___ Given information

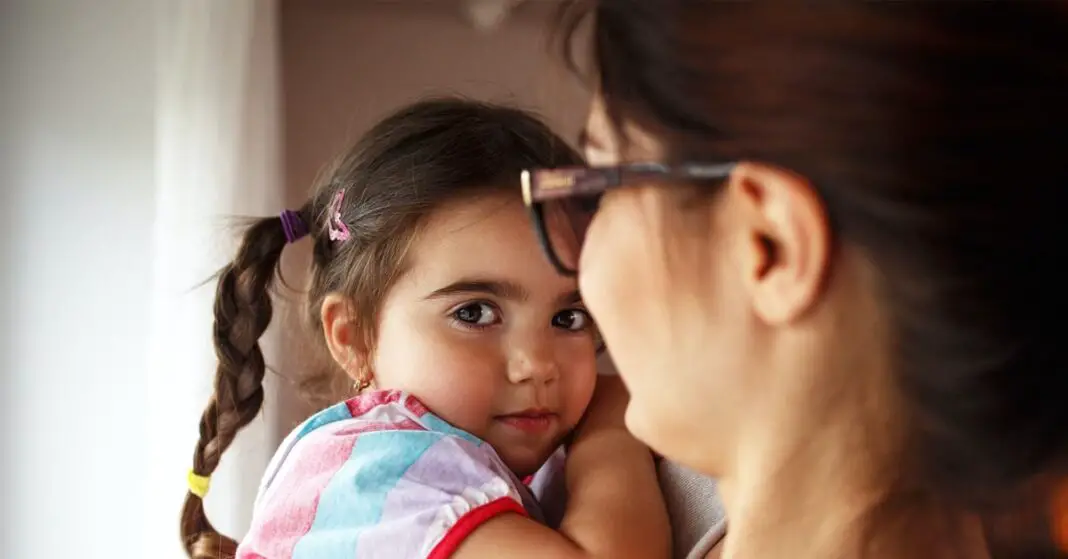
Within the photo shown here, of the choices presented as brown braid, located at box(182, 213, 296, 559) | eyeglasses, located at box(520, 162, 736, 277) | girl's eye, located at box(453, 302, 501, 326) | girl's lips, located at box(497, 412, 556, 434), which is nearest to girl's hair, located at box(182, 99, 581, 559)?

______
___ Given information

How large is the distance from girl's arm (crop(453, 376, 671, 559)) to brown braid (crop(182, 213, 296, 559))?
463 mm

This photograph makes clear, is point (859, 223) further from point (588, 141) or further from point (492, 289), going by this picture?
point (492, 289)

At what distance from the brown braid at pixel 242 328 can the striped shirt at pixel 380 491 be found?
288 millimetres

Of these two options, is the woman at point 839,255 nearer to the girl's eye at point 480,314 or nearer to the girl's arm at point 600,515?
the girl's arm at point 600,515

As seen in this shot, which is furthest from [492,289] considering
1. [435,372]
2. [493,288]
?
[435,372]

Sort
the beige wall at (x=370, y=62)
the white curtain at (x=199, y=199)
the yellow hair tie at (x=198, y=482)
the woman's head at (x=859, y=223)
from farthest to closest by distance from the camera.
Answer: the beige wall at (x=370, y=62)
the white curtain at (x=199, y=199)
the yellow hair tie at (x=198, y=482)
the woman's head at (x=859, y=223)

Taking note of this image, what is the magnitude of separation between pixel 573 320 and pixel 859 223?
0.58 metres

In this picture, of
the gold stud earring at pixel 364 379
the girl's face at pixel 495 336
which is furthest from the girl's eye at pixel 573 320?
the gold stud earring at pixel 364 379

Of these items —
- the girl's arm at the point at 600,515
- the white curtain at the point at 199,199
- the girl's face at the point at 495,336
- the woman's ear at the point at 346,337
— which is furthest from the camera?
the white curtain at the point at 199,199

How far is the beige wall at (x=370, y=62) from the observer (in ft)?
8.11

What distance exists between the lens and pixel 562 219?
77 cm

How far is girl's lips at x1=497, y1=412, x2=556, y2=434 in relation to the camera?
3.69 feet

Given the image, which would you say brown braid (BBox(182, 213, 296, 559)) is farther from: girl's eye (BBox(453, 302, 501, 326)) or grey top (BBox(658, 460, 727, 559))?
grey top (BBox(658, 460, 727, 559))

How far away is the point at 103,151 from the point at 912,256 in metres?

______
___ Given information

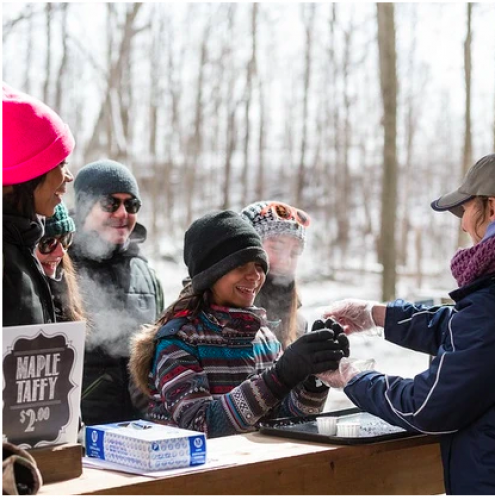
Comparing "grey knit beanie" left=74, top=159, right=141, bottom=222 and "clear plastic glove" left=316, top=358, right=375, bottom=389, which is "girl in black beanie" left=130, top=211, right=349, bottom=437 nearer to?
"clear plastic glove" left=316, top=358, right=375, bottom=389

______

> [Description of the task] Count the lines in the data above that contain the word "distance". Reply with the number alone.

> [Written response] 4